Die Befruchtung der Süßkirschen ist die Grundlage für Fruchtansatz und Fruchtentwicklung. Abgesehen von Standortfragen sind grundlegende Kenntnisse der Blütenbiologie und Faktoren des Fruchtansatzes schon bei der Planung von Neuanlagen nötig.

Ausgangssituation

Die meisten Sorten sind selbststeril, das heißt, sie benötigen eine Befruchtersorte. Da je nach Blühstärke für einen Normalertrag 20-50 % der Blüten zu Früchten werden müssen, ist auf das Einstreuen von ausreichend Befruchtern (mindestens jeder 10. Baum beim Einstreuen in die Reihe, ansonsten jede 3. Reihe Befruchtersorte) zu achten. Die Bienen legen zwar auch wesentlich weitere Wege zurück, die Wahrscheinlichkeit, daß Fremdpollen auf die Blüte gelegt werden, nimmt jedoch mit zunehmender Entfernung rasch ab. Zu berücksichtigen ist auch, dass es „normales“ Blühwetter selten gibt: Entweder ist es für die Honigbienen, die ja erst ab 12° C Außentempteratur aktiv werden, die meiste Zeit zu kalt oder die Blüte ist in einer Hitzewelle sehr schnell vorbei. Faustzahl für die einzusetzenden Bienen sind mindestens 6 Völker je Hektar. Der Förderung von Wildbienen und dem Einsatz von Hummelvölkern ist bei Abwesenheit von Honigbienen große Bedeutung beizumessen.

Befruchtersorten

Bei der Wahl der Befruchtersorten ist erstes Kriterium die Überschneidung der Hauptblüte.
Zweites Kriterium ist die sogenannte „Pollenverträglichkeit“. Es gibt Süßkirschensorten, die sich nicht befruchten können, obwohl sie auch nicht miteinander verwandt sind.

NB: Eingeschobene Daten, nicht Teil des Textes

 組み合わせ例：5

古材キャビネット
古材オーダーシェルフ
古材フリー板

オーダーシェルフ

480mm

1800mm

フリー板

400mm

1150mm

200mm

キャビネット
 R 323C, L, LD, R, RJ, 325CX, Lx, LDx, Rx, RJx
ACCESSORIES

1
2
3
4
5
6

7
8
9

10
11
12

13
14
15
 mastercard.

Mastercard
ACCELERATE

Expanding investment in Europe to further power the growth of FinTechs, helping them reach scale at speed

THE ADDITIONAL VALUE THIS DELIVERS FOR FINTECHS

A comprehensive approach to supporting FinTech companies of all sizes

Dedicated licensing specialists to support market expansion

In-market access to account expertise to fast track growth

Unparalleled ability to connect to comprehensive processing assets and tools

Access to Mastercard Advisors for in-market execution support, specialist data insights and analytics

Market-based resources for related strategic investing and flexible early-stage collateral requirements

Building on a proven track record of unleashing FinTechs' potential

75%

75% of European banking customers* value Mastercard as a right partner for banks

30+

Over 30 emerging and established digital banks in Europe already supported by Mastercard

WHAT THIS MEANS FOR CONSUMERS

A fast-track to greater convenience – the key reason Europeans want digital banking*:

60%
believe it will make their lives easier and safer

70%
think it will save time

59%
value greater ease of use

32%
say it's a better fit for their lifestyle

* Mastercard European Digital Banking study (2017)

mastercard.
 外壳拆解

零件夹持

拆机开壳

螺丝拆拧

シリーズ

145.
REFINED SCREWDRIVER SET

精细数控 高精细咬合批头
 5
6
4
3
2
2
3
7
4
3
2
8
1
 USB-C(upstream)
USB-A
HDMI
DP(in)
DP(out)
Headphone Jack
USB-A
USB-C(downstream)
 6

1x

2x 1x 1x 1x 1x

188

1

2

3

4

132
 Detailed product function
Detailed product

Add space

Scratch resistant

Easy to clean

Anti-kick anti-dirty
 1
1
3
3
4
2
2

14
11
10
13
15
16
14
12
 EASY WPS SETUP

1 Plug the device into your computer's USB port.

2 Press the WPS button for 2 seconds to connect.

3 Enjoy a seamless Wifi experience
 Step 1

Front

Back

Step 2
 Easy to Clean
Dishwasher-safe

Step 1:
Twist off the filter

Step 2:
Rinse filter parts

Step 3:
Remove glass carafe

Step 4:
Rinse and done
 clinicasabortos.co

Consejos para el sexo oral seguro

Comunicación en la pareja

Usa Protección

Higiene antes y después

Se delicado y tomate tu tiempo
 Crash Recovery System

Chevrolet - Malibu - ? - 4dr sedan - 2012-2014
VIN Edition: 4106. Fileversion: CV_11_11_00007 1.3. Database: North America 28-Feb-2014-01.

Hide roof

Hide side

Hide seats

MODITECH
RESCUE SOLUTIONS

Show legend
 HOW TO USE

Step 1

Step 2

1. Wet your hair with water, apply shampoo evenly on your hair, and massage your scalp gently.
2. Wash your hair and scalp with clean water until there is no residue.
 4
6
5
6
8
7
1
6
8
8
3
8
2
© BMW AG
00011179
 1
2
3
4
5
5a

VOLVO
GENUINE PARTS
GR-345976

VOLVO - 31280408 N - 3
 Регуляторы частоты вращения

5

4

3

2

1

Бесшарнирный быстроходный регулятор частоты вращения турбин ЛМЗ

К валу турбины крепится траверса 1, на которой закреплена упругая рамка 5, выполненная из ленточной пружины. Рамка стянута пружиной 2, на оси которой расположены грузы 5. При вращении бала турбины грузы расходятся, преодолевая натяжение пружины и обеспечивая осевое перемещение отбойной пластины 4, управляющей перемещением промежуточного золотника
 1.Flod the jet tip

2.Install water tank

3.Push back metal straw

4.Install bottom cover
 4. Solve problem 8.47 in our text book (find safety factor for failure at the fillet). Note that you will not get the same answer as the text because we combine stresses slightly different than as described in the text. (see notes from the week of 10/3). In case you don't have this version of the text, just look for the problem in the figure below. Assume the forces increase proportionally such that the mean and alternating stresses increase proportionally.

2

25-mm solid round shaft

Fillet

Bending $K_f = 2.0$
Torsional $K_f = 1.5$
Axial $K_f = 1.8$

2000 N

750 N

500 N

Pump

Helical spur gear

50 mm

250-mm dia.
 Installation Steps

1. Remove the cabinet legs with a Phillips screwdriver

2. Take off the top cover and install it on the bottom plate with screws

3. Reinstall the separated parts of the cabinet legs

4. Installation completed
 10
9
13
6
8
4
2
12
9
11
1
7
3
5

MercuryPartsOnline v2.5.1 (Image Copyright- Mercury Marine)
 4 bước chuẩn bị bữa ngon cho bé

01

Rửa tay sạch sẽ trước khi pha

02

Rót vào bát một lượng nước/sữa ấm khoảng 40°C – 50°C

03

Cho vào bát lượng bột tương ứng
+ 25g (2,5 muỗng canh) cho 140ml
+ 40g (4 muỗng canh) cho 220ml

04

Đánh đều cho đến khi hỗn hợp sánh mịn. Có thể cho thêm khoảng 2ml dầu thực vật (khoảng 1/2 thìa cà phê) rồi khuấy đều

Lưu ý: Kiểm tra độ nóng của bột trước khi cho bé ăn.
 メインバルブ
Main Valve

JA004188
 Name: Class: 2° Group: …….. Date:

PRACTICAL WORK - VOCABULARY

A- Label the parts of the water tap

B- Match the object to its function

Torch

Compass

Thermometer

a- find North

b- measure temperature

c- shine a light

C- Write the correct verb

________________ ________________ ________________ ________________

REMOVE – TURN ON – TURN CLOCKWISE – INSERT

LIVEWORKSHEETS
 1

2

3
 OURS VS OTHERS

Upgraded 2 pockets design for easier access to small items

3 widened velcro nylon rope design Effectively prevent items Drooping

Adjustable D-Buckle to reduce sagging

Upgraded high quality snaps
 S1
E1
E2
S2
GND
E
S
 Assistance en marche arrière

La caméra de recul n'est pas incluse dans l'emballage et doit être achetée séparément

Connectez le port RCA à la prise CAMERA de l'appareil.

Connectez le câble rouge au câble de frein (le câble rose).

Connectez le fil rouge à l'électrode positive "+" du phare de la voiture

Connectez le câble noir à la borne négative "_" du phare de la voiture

Man spricht dann von Gruppensterilität: Es wurde an wissenschaftlichen Instituten herausgefunden, daß jede Sorte 2 Sterilitätsfaktoren (S-Allele) besitzt. Insgesamt sind bisher 16 verschiedene S-Allele identifizierbar. Gelangt nun z.B. ein Pollenkorn S3 auf eine Blüte, die ebenfalls den Sterilitätsfaktor S3 besitzt, wird es „erkannt“ und kann nicht zur Eizelle im Fruchtknoten durchwachsen. Nur Sorten mit unterschiedlichen S-Zahlen sind verträglich. lst nur eine der S-Zahlen unterschiedlich, kann auch nur 50 % des Pollens befruchten. Für Sorten, die im Fruchtansatz Probleme bereiten können, hierzu gehören auch ‚Kordia’ und ‚Regina’, ist die Pflanzung von 2 Befruchtersorten sinnvoll. Die folgende Tabelle gibt die Sterilitätsfaktoren von Sorten an, soweit sie zur Zeit bekannt und eindeutig identifiziert sind. Sorten mit dem S4‘– Faktor sind selbstfruchtbar.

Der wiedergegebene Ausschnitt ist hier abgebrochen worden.